Over to Numan as he's working on a patch to reduce the number of flows for each reject ACL.
Hi Anil, Is it possible to attach the OVN north db file ?
Hi Numan, I observed this issue in parallel to the issue reported in bug https://bugzilla.redhat.com/show_bug.cgi?id=1855408 And the logs are uploaded here : https://drive.google.com/file/d/18dIf6qNP3IQvQOlVAOVjH6ppZuF-jKoV/view?usp=sharing
Submitted the patches for review - https://patchwork.ozlabs.org/project/ovn/list/?submitter=77669 which reduces the number of lflows in sb db. With the attached db in this bz and with OVN master, ovn-northd crashes on my laptop with 16gb memory. With OVN master + the above patches, ovn-northd didn't crash. These patches would certainly help in ovn-northd memory usage.

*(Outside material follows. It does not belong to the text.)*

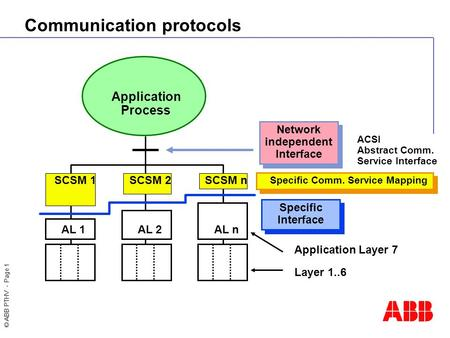 communications Protocols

Without this patch, the number of logical flows with the attached db is 1869383 and with the patches it is - 667979.
Thanks Numan. Similarly on another scale setup I found tons of lflows per service hairpin. I saw 434000 of these: table=6 (ls_in_acl ), priority=2000 , match=(((!ct.trk || !ct.est || (ct.est && ct_label.blocked == 1))) && ip4 && (ip4.dst==172.30.0.83 && tcp && tcp.dst==6443)), action=(reg0 = 0; icmp4 { eth.dst <-> eth.src; ip4.dst <-> ip4.src; outport <-> inport; next(pipeline=egress,table=5); };) table=6 (ls_in_acl ), priority=2000 , match=(((!ct.trk || !ct.est || (ct.est && ct_label.blocked == 1))) && ip4 && (ip4.dst==172.30.1.1 && tcp && tcp.dst==80)), action=(reg0 = 0; icmp4 { eth.dst <-> eth.src; ip4.dst <-> ip4.src; outport <-> inport; next(pipeline=egress,table=5); } They look like hairpin flows to me. Can you confirm what they are? Could we cut those down? The action always seems to be the same, but the match criteria hits each service.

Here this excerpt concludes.